Uncovering Robotic Vulnerabilities
One of his notable discoveries involved security vulnerabilities in Ecovacs robot vacuum
cleaners. Having analyzed the Xiaomi vacuum robots he had used at home, Dennis became interested in the category.
“In 2018, I got an Ecovacs robot vacuum cleaner for reverse-engineering. But the hardware
was not great, so I put it in storage. I went back to Ecovacs in 2022 and hacked the X1 model.”
Working with fellow security researcher Braelynn Luedtke, Giese reverse-engineered the firmware
and looked into the communication protocols of the device. “There, we found many
vulnerabilities: broken TLS encryption, command injection via BLE – aka BLE RCE – and the
broken logic in the live video feature that allows bypass of the PIN. For the live video bypass,
you still need to access the account by getting the credentials from the broken TLS encryption
or by credential stuffing,” Giese said.
The vulnerabilities that Giese found could enable hackers to control these
devices via Bluetooth and Wi-Fi, accessing cameras, microphones, Wi-Fi credentials and room
maps. “For those with smart home devices that control things like heating or lighting, it’s crucial
to avoid simple passwords. Otherwise, someone could control your home’s systems, retrieve
device data, or even view a layout of your house,” Giese pointed out.
Although Ecovacs initially claimed the vulnerabilities required proximity, implying minimal user
risk, further scrutiny led to firmware updates addressing the issues.
A Call for Awareness
For most people, hardware security isn’t a major concern. Giese stressed, but certain users – politically active or high-risk individuals – should assess their exposure.
“Regular users should simply be mindful, especially with cameras and microphones, and carefully
consider their placement in private spaces like living rooms or bedrooms,” he advised.
In an IoT ecosystem, many devices connect to the cloud, which communicates across multiple
units. While this can contain potential vulnerabilities to individual or limited devices, attackers still
often discover flaws by physically tampering with a device and then exploiting weaknesses via
cloud access. For example, with Ecovacs’ 28 million devices across the U.S. and Europe, the
potential impact of such vulnerabilities could be far-reaching.

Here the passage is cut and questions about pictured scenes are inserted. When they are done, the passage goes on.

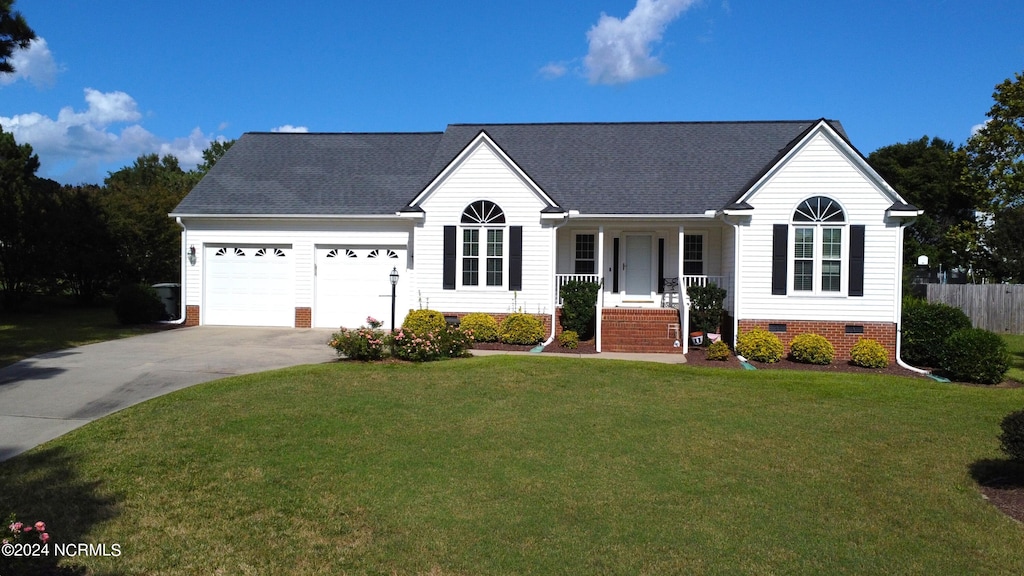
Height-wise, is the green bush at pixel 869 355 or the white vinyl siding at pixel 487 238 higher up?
the white vinyl siding at pixel 487 238

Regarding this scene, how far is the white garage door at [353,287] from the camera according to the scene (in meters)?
19.7

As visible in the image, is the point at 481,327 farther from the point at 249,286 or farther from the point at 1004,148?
the point at 1004,148

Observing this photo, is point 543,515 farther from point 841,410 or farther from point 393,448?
point 841,410

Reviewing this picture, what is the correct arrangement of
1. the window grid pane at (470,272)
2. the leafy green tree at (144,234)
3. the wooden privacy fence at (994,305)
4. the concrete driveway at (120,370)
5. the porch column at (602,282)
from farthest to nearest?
the leafy green tree at (144,234), the wooden privacy fence at (994,305), the window grid pane at (470,272), the porch column at (602,282), the concrete driveway at (120,370)

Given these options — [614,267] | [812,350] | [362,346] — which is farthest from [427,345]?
[812,350]

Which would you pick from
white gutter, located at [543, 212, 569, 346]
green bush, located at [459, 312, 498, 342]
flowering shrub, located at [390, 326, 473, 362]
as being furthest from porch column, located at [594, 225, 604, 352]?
flowering shrub, located at [390, 326, 473, 362]

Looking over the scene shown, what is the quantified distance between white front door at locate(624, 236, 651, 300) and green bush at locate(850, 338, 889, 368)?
5826 mm

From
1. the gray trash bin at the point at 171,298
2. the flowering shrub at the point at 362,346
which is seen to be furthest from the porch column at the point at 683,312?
the gray trash bin at the point at 171,298

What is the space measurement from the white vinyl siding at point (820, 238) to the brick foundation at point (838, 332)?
13 centimetres

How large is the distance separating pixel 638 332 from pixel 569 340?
179 centimetres

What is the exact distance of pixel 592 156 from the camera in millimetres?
20766

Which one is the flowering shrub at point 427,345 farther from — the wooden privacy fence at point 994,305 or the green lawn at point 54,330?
the wooden privacy fence at point 994,305

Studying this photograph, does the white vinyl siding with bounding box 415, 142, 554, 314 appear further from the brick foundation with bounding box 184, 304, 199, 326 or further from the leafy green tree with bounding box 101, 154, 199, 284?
the leafy green tree with bounding box 101, 154, 199, 284

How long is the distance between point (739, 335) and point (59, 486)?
13.5 metres
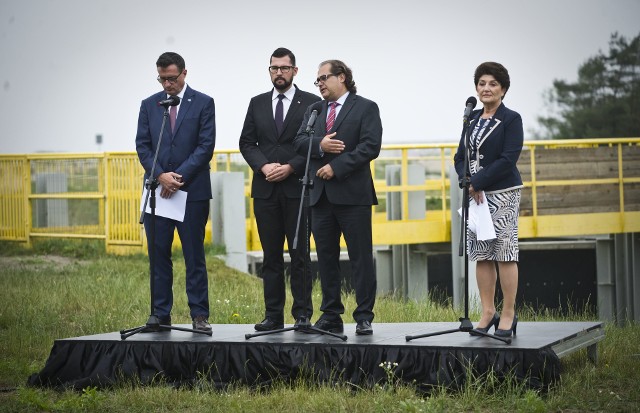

Growth in Hardware Security
The demand for hardware security expertise is growing, as securing these
devices requires understanding both the hardware and the software running on them.
“Examining a device’s firmware can reveal issues that may scale widely,” Giese said.
To excel in hardware security, he emphasized the the need for a unique skill set encompassing
both hardware and software vulnerabilities. “While many security professionals understand
software, few have hands-on hardware knowledge. Physical access to a device makes it harder
for vendors to defend, creating a need for experts skilled in both areas,” he said. This expertise
is rare, making hardware security a highly valued and well-compensated field. According to
Giese, companies increasingly seek experienced professionals with dual knowledge in
hardware and cybersecurity.
For those interested in developing hardware security skills, Dennis suggests starting small.
“Build a simple embedded device on a development board and control it via the internet. Begin
with basic setups to understand device functionality, then shift to identifying vulnerabilities,” he
said.
Many cybersecurity professionals lack hands-on hardware experience, but a solid
foundation in computer science and hardware is essential before adding cybersecurity
expertise. “Cutting corners won’t lead to true competence in hardware security,” Giese said.